• Source
══════════
Those who knew, many of whom were in senior positions of power and influence, preferred to be complicit rather than have the moral fortitude to stand up for what they knew was so appallingly wrong. Among the worst in this category was Australia's most senior Catholic clergy in the world, the disgraced Cardinal George Pell. Just last week previously redacted and shocking findings of the royal commission were tabled in federal parliament, following Cardinal Pell's acquittal in April on child sex charges.

The report implicates Cardinal Pell in the cover-up of abuse of Gerald Ridsdale, Edward Dowlan and Peter Searson, which took place over 30 years. On page 246 of 'Report of Case Study No. 28: Catholic Church authorities in Ballarat' the royal commission found:

We are satisfied that in 1973 Father Pell turned his mind to the prudence of Ridsdale taking boys on overnight camps. The most likely reason for this, as Cardinal Pell acknowledged, was the possibility that if priests were one-on-one with a child then they could sexually abuse a child or at least provoke gossip about such a prospect.

By this time, child sexual abuse was on his radar, in relation to not only Monsignor Day but also Ridsdale. We are also satisfied that by 1973 Cardinal Pell was not only conscious of child sexual abuse by clergy but that he also had considered measures of avoiding situations which might provoke gossip about it.
══════════
• Extracted records
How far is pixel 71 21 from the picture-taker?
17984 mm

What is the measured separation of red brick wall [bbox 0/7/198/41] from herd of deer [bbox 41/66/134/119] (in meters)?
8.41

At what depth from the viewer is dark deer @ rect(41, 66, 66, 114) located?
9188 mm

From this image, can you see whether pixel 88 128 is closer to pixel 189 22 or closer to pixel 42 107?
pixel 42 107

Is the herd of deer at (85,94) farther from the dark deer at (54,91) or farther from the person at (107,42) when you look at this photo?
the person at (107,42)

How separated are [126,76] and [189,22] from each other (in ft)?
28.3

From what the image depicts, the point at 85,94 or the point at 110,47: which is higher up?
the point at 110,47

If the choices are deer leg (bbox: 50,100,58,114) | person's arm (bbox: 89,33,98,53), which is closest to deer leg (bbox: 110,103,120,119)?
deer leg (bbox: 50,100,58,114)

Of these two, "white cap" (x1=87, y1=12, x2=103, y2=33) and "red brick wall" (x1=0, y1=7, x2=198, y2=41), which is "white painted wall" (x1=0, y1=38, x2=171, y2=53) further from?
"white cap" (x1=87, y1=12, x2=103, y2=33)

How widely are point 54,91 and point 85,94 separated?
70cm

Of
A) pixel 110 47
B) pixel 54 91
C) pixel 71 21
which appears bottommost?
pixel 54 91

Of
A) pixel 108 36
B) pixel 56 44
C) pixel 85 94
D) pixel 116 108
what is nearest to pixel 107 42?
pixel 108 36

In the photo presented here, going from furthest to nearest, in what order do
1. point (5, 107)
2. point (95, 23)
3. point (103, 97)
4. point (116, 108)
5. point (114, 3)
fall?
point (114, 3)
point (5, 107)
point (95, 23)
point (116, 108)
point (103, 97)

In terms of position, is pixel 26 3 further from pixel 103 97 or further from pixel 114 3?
══════════
• Work to do
(a) According to the passage on the royal commission, on which page of the Ballarat case study report does the quoted finding appear?
(b) Repeat the portion of the passage on the royal commission starting at "By this time, child" and ending at "gossip about it.".
The records are not needed here.

• The results
(a) Page 246.

(b)
By this time, child sexual abuse was on his radar, in relation to not only Monsignor Day but also Ridsdale. We are also satisfied that by 1973 Cardinal Pell was not only conscious of child sexual abuse by clergy but that he also had considered measures of avoiding situations which might provoke gossip about it.